Le0v1n

[学习笔记] Faster R-CNN源码解析

0. 引言

0.1 如何找到PyTorch官方的模型源码

from torchvision.models.detection import faster_rcnn

但是只有模型代码，并没有和训练相关的代码。

0.2 如何找到PyTorch官方的训练相关代码

链接：https://github.com/pytorch/vision/tree/main/references

0.3 Faster R-CNN的环境配置

Python 3.6以上
PyTorch 1.5以上
pycocotools

pip install pycocotools
Ubuntu或Centos（不建议Windows）
GPU
lxml
matplotlib
numpy
tqdm
Pillow

0.4 文件结构

  ├── backbone: 特征提取网络，可以根据自己的要求选择：①MobileNet v2；②ResNet-50 + FPN（Feature Pyramid Networks， 特征金字塔、池化金字塔）
  ├── network_files: Faster R-CNN网络（包括Fast R-CNN以及RPN等模块）
  ├── train_utils: 训练验证相关模块（包括cocotools）：https://github.com/pytorch/vision/tree/main/references/detection
  ├── my_dataset.py: 自定义dataset用于读取VOC数据集
  ├── train_mobilenet.py: 以MobileNetV2做为backbone进行训练（主讲，准确率没有下面的好）
  ├── train_resnet50_fpn.py: 以resnet50+FPN做为backbone进行训练（效果最好）
  ├── train_multi_GPU.py: 针对使用多GPU的用户使用（并行训练）
  ├── predict.py: 简易的预测脚本，使用训练好的权重进行预测
  ├── validation.py: 利用训练好的权重验证/测试数据的COCO指标，并生成record_mAP.txt文件
  └── pascal_voc_classes.json: PASCAL VOC标签文件

0.5 pascal_voc_classes.json

内容如下：

{
    "aeroplane": 1,
    "bicycle": 2,
    "bird": 3,
    "boat": 4,
    "bottle": 5,
    "bus": 6,
    "car": 7,
    "cat": 8,
    "chair": 9,
    "cow": 10,
    "diningtable": 11,
    "dog": 12,
    "horse": 13,
    "motorbike": 14,
    "person": 15,
    "pottedplant": 16,
    "sheep": 17,
    "sofa": 18,
    "train": 19,
    "tvmonitor": 20
}

Q：类别为什么不从0开始？

*任务目标*:
根据上面的 Faster R-CNN 源码笔记回答：
1. 环境配置中要求的 PyTorch 版本是多少？
2. 文件结构里，哪个文件以 resnet50+FPN 作为 backbone 进行训练，并被标注为效果最好？
3. 在 pascal_voc_classes.json 中，"person" 对应的数字是多少？
这些记录是另一份独立的材料，与上文无关。

*材料*:
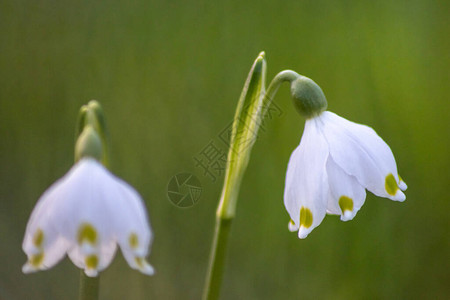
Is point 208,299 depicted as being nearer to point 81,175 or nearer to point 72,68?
point 81,175

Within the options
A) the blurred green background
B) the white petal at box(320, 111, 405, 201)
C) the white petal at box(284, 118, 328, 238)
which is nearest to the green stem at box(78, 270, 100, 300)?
the white petal at box(284, 118, 328, 238)

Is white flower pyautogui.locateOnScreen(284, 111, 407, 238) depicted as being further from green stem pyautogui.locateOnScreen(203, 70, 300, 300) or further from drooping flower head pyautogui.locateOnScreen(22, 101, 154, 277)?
drooping flower head pyautogui.locateOnScreen(22, 101, 154, 277)

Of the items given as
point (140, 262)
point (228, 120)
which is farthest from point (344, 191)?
point (228, 120)

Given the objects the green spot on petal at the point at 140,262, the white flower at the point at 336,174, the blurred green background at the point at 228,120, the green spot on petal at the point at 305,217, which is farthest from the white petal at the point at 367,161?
the blurred green background at the point at 228,120

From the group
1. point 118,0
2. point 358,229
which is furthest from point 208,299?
point 118,0

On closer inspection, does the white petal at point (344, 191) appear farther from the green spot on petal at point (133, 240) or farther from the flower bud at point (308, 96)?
the green spot on petal at point (133, 240)

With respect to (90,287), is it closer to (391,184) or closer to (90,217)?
(90,217)
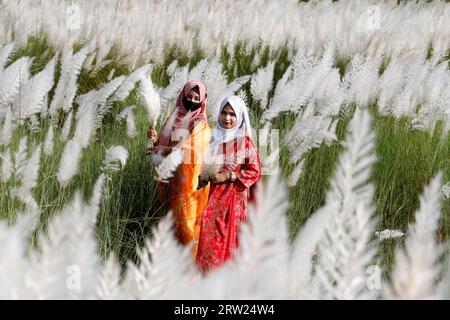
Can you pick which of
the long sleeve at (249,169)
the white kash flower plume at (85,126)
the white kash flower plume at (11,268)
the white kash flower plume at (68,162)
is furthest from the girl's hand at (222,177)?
the white kash flower plume at (11,268)

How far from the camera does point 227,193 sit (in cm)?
262

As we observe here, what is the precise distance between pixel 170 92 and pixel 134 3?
3.80m

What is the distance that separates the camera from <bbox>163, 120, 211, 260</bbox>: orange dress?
9.18 ft

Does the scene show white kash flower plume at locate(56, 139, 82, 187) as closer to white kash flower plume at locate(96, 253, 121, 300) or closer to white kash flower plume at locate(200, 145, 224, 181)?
white kash flower plume at locate(200, 145, 224, 181)

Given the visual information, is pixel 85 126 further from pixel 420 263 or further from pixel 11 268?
pixel 420 263

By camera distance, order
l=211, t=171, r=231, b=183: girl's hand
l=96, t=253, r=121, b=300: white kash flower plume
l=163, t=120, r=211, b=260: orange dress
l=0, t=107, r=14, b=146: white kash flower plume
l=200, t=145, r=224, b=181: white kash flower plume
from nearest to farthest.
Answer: l=96, t=253, r=121, b=300: white kash flower plume → l=0, t=107, r=14, b=146: white kash flower plume → l=211, t=171, r=231, b=183: girl's hand → l=200, t=145, r=224, b=181: white kash flower plume → l=163, t=120, r=211, b=260: orange dress

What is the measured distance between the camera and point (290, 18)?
6.19m

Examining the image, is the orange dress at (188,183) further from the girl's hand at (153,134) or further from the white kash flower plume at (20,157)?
the white kash flower plume at (20,157)

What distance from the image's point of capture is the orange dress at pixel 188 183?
9.18 ft

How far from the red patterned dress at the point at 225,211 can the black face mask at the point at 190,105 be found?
313 millimetres

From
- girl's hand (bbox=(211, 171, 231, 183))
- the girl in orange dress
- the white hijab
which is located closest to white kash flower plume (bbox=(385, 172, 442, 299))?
girl's hand (bbox=(211, 171, 231, 183))

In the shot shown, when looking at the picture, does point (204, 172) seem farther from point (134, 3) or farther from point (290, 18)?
point (134, 3)

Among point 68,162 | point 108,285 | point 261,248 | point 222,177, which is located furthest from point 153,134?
point 261,248
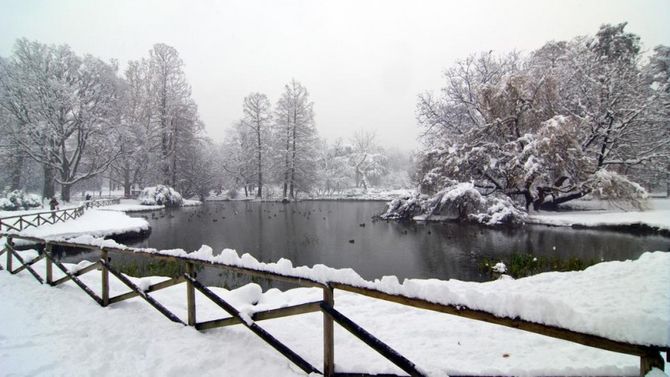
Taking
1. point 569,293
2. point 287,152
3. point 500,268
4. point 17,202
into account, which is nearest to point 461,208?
point 500,268

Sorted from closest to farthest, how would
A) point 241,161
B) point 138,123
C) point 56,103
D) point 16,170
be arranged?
point 56,103 < point 16,170 < point 138,123 < point 241,161

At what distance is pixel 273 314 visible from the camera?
10.3 feet

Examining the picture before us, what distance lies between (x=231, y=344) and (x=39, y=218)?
1892cm

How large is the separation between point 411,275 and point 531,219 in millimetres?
13374

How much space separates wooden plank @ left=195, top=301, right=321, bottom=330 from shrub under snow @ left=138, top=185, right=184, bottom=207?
112ft

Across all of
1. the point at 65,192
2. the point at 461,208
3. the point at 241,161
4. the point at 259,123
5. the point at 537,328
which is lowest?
the point at 461,208

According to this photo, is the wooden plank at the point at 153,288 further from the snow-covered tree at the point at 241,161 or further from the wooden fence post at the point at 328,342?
the snow-covered tree at the point at 241,161

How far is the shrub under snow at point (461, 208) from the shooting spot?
18.8 metres

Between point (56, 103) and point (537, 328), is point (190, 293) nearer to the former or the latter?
point (537, 328)

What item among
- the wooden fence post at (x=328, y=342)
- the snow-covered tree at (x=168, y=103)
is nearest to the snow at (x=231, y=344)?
the wooden fence post at (x=328, y=342)

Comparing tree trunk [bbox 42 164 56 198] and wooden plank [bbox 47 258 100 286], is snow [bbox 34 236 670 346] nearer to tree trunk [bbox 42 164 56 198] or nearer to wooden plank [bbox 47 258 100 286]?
wooden plank [bbox 47 258 100 286]

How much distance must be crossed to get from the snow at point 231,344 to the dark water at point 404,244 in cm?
531

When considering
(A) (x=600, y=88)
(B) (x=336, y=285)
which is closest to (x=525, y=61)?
(A) (x=600, y=88)

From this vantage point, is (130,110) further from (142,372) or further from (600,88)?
(600,88)
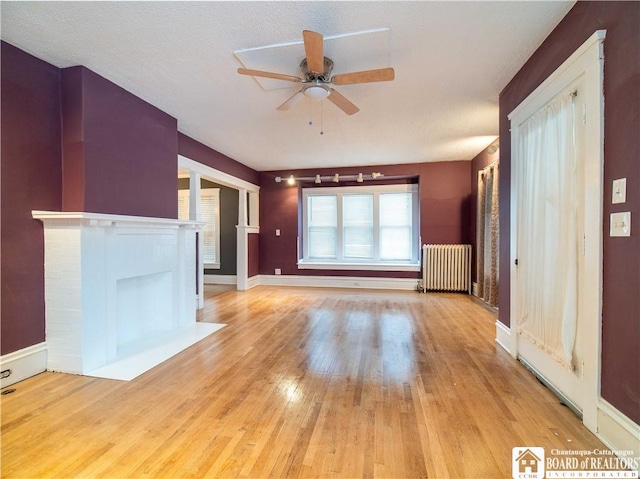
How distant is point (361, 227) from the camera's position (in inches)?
248

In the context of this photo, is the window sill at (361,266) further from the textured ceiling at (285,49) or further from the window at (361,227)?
the textured ceiling at (285,49)

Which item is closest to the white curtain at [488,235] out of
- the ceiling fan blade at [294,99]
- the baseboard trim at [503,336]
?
the baseboard trim at [503,336]

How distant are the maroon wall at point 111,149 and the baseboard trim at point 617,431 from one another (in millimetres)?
3759

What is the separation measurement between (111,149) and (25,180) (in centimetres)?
66

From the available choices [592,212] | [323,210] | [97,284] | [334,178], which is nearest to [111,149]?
[97,284]

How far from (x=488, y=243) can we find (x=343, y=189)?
3002mm

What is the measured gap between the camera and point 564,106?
6.22 ft

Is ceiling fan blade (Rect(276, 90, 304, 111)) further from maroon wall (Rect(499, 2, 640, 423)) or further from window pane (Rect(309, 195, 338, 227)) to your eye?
window pane (Rect(309, 195, 338, 227))

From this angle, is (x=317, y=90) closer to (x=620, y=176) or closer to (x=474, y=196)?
(x=620, y=176)

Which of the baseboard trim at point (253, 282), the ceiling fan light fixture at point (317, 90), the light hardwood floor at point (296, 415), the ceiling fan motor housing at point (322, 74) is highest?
the ceiling fan motor housing at point (322, 74)

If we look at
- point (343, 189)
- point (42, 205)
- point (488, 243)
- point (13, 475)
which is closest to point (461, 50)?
point (488, 243)

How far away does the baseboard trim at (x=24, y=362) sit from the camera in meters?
2.12

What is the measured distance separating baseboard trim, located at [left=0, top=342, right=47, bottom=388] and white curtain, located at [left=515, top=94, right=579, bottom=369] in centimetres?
388

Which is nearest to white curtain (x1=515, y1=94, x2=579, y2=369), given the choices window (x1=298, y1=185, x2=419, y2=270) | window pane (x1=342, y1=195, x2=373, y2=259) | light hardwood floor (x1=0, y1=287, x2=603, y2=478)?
light hardwood floor (x1=0, y1=287, x2=603, y2=478)
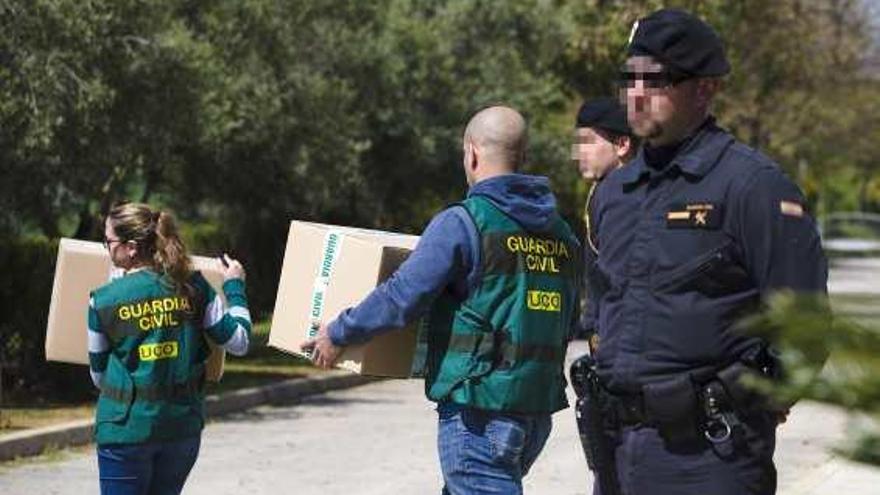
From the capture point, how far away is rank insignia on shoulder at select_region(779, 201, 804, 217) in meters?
3.86

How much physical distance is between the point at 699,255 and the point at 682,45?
1.57ft

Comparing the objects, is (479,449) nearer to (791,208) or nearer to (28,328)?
(791,208)

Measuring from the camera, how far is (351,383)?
19.0m

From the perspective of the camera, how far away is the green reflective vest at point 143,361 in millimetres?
6215

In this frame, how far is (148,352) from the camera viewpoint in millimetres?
6254

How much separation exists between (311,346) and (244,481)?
18.8ft

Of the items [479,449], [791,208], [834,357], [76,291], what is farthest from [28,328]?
[834,357]

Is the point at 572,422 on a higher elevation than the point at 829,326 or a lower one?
lower

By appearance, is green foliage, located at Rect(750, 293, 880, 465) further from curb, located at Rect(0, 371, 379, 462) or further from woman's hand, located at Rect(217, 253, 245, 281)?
curb, located at Rect(0, 371, 379, 462)

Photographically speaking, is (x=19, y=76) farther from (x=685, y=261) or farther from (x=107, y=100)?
(x=685, y=261)

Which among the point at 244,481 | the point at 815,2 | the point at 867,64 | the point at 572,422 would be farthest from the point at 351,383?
the point at 867,64

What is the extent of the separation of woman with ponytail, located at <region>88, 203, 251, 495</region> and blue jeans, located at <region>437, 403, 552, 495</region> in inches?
51.8

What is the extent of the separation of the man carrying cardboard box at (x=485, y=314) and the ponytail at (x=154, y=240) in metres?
1.03

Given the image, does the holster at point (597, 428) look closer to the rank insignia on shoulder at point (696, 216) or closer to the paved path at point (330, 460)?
the rank insignia on shoulder at point (696, 216)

*参考答案*:
1. PyTorch 1.5以上。
2. train_resnet50_fpn.py。
3. 15。